I gave her my best stern glare. “If you spread this stuff around, you'll make it really hard for both of them here,” I said. “And if one other person tells me this stuff, I'll know you did.”
“What are you so upset about? I thought you wanted to know.”
“Never mind. You just remember what I said,” I warned, and started in ahead of her.
When I was at my hall locker, I saw Ryder talking to his sister. She stood with her arms embracing her books and listened. Then, without speaking, she turned and walked away from him. He watched her a moment and headed in my direction. I deliberately walked a little slower, but he didn't stop to walk with me. He passed me, but I heard him mumble, “Shouldn't you be in your hive?”
“Very funny!” I shouted after him.
I glared at him across the aisle when I took my seat.
“Why are you so nasty?” I asked before Mr. Malamud began the class.
“Just comes to me naturally, I guess,” he said.
“Maybe we all need to be inoculated before we catch it,” I said.
He looked at me wryly and then gave me a much warmer smile.

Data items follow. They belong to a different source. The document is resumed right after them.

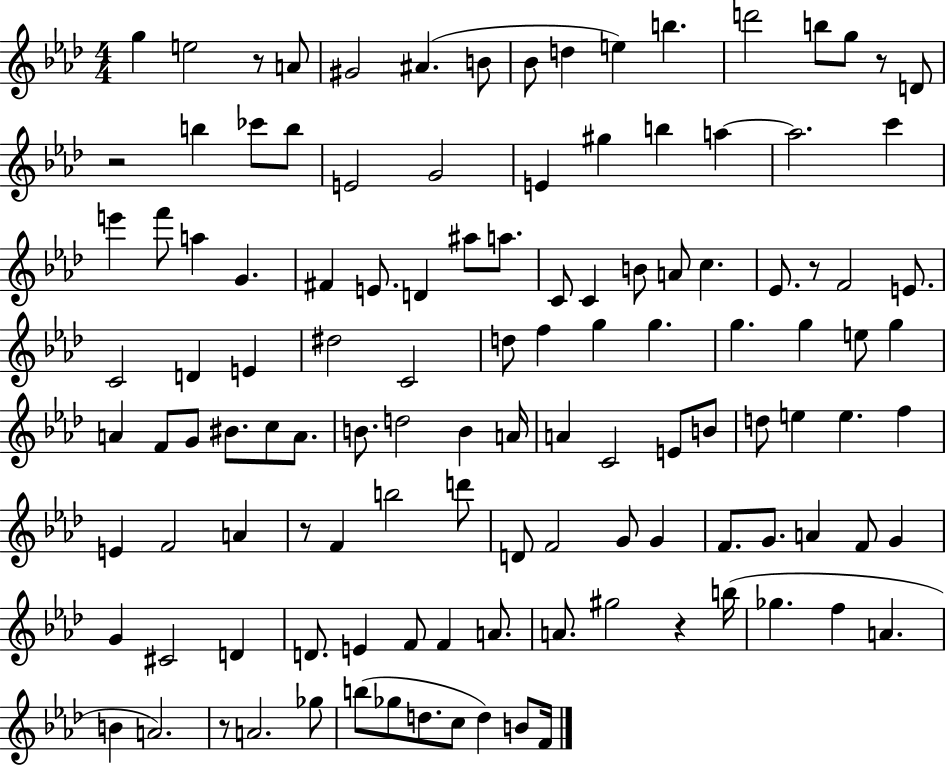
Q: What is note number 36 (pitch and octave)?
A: C4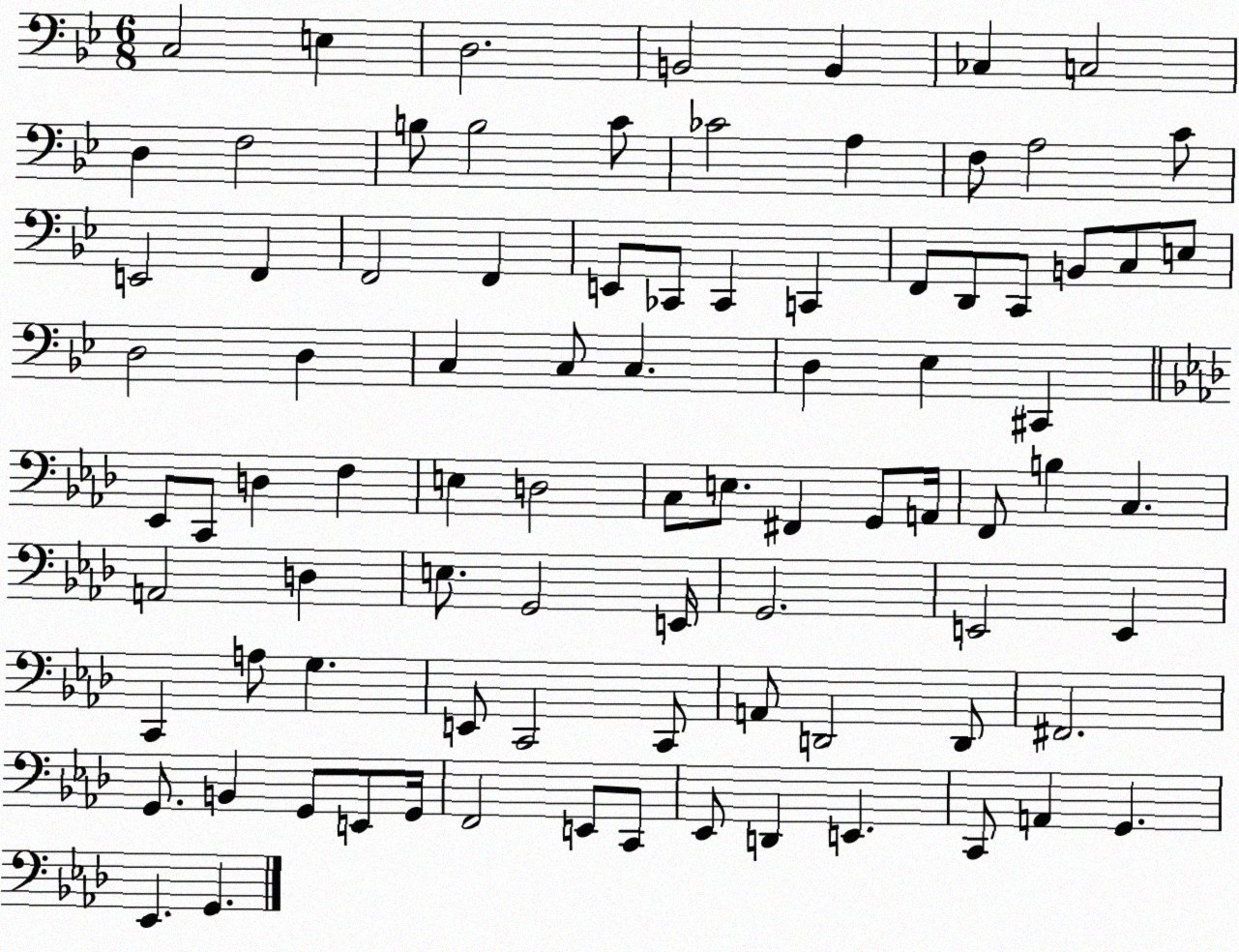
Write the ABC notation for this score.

X:1
T:Untitled
M:6/8
L:1/4
K:Bb
C,2 E, D,2 B,,2 B,, _C, C,2 D, F,2 B,/2 B,2 C/2 _C2 A, F,/2 A,2 C/2 E,,2 F,, F,,2 F,, E,,/2 _C,,/2 _C,, C,, F,,/2 D,,/2 C,,/2 B,,/2 C,/2 E,/2 D,2 D, C, C,/2 C, D, _E, ^C,, _E,,/2 C,,/2 D, F, E, D,2 C,/2 E,/2 ^F,, G,,/2 A,,/4 F,,/2 B, C, A,,2 D, E,/2 G,,2 E,,/4 G,,2 E,,2 E,, C,, A,/2 G, E,,/2 C,,2 C,,/2 A,,/2 D,,2 D,,/2 ^F,,2 G,,/2 B,, G,,/2 E,,/2 G,,/4 F,,2 E,,/2 C,,/2 _E,,/2 D,, E,, C,,/2 A,, G,, _E,, G,,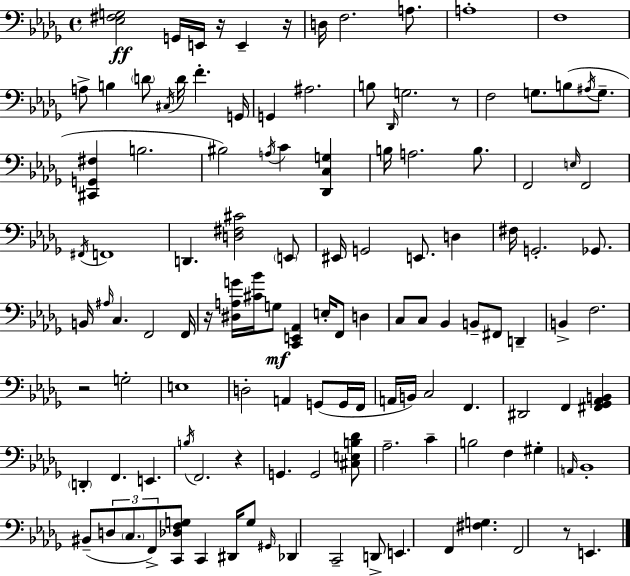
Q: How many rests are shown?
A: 7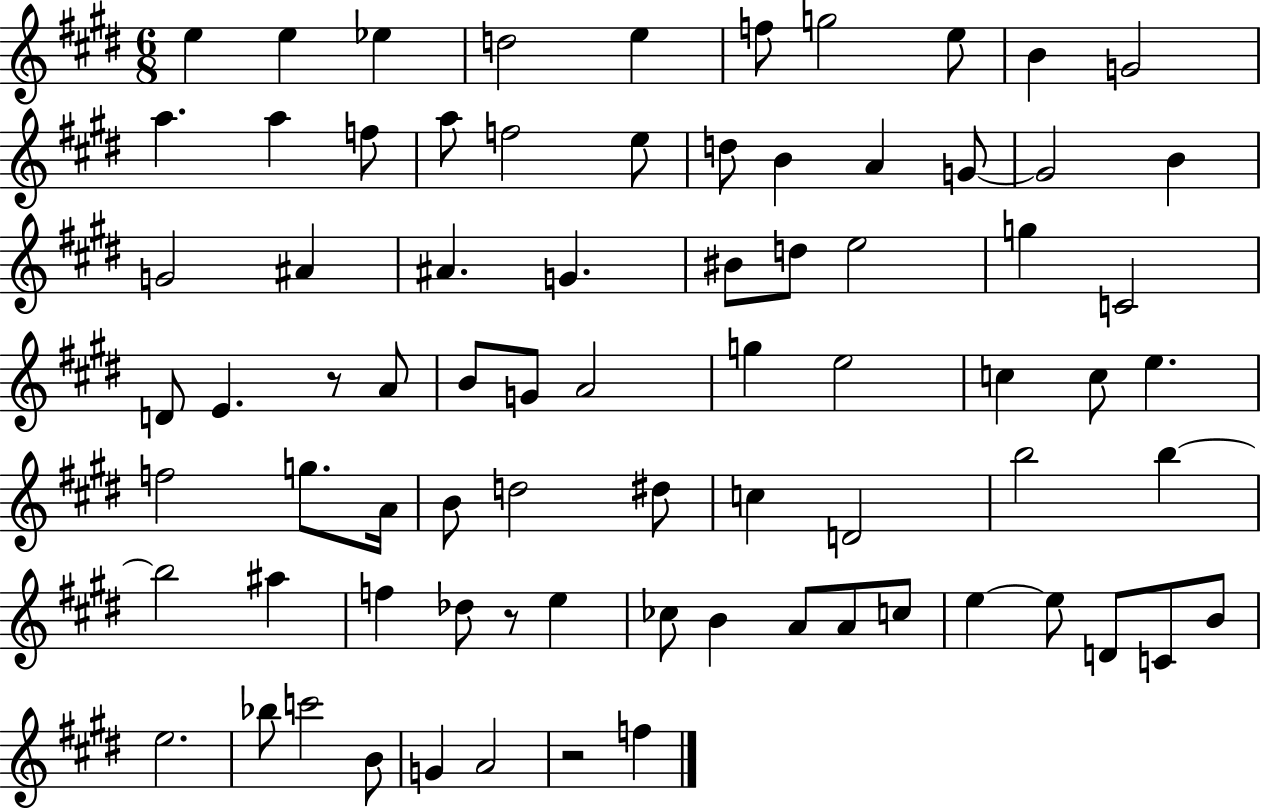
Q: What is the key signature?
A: E major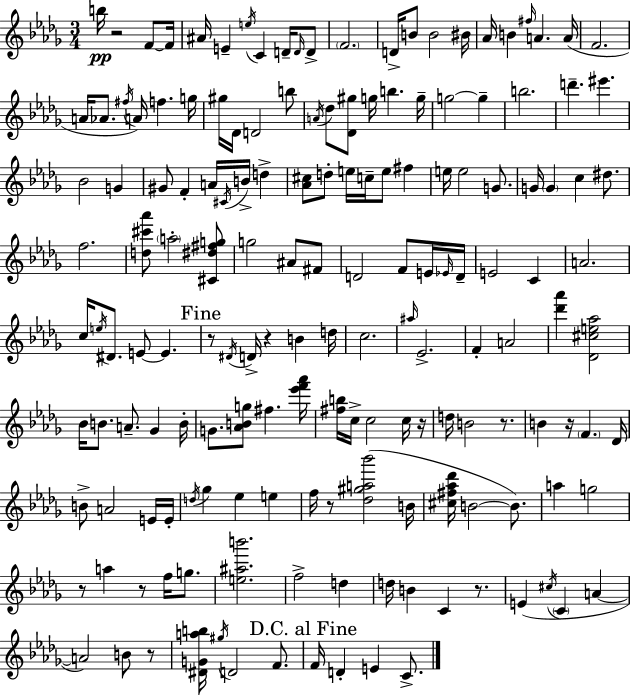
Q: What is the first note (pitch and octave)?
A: B5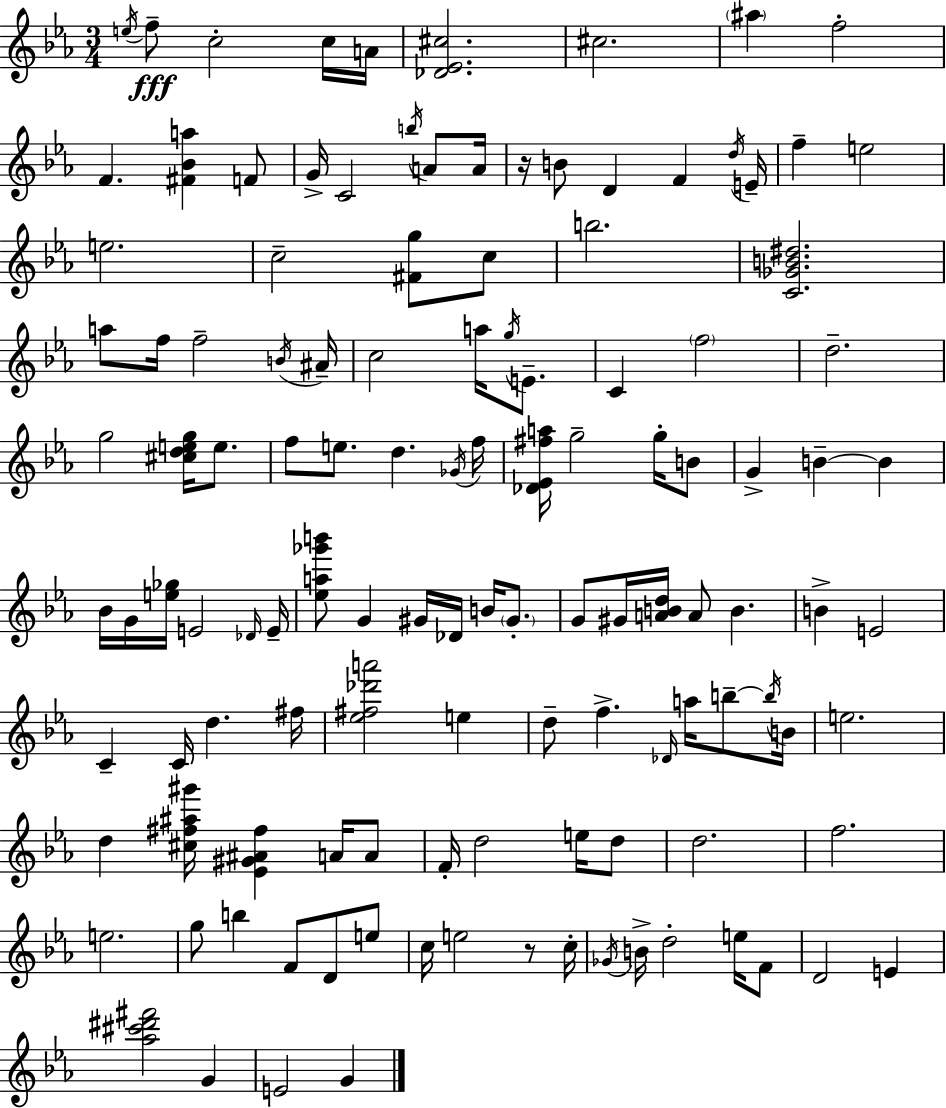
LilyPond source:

{
  \clef treble
  \numericTimeSignature
  \time 3/4
  \key ees \major
  \acciaccatura { e''16 }\fff f''8-- c''2-. c''16 | a'16 <des' ees' cis''>2. | cis''2. | \parenthesize ais''4 f''2-. | \break f'4. <fis' bes' a''>4 f'8 | g'16-> c'2 \acciaccatura { b''16 } a'8 | a'16 r16 b'8 d'4 f'4 | \acciaccatura { d''16 } e'16-- f''4-- e''2 | \break e''2. | c''2-- <fis' g''>8 | c''8 b''2. | <c' ges' b' dis''>2. | \break a''8 f''16 f''2-- | \acciaccatura { b'16 } ais'16-- c''2 | a''16 \acciaccatura { g''16 } e'8.-- c'4 \parenthesize f''2 | d''2.-- | \break g''2 | <cis'' d'' e'' g''>16 e''8. f''8 e''8. d''4. | \acciaccatura { ges'16 } f''16 <des' ees' fis'' a''>16 g''2-- | g''16-. b'8 g'4-> b'4--~~ | \break b'4 bes'16 g'16 <e'' ges''>16 e'2 | \grace { des'16 } e'16-- <ees'' a'' ges''' b'''>8 g'4 | gis'16 des'16 b'16 \parenthesize gis'8.-. g'8 gis'16 <a' b' d''>16 a'8 | b'4. b'4-> e'2 | \break c'4-- c'16 | d''4. fis''16 <ees'' fis'' des''' a'''>2 | e''4 d''8-- f''4.-> | \grace { des'16 } a''16 b''8--~~ \acciaccatura { b''16 } b'16 e''2. | \break d''4 | <cis'' fis'' ais'' gis'''>16 <ees' gis' ais' fis''>4 a'16 a'8 f'16-. d''2 | e''16 d''8 d''2. | f''2. | \break e''2. | g''8 b''4 | f'8 d'8 e''8 c''16 e''2 | r8 c''16-. \acciaccatura { ges'16 } b'16-> d''2-. | \break e''16 f'8 d'2 | e'4 <aes'' cis''' dis''' fis'''>2 | g'4 e'2 | g'4 \bar "|."
}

I held my breath, expecting some sort of sarcastic comment to follow, but it didn't come. He actually looked friendly for a few moments in English class. Throughout the day, I had noticed that aside from Gary, he rarely spoke to anyone. It wasn't that the other boys had a lack of interest in him. I did see attempts being made to strike up conversations in the hallways and at lunch, but he either shrugged, shook his head, simply nodded, or replied in some monosyllabic way. His responses were quickly turning them all off.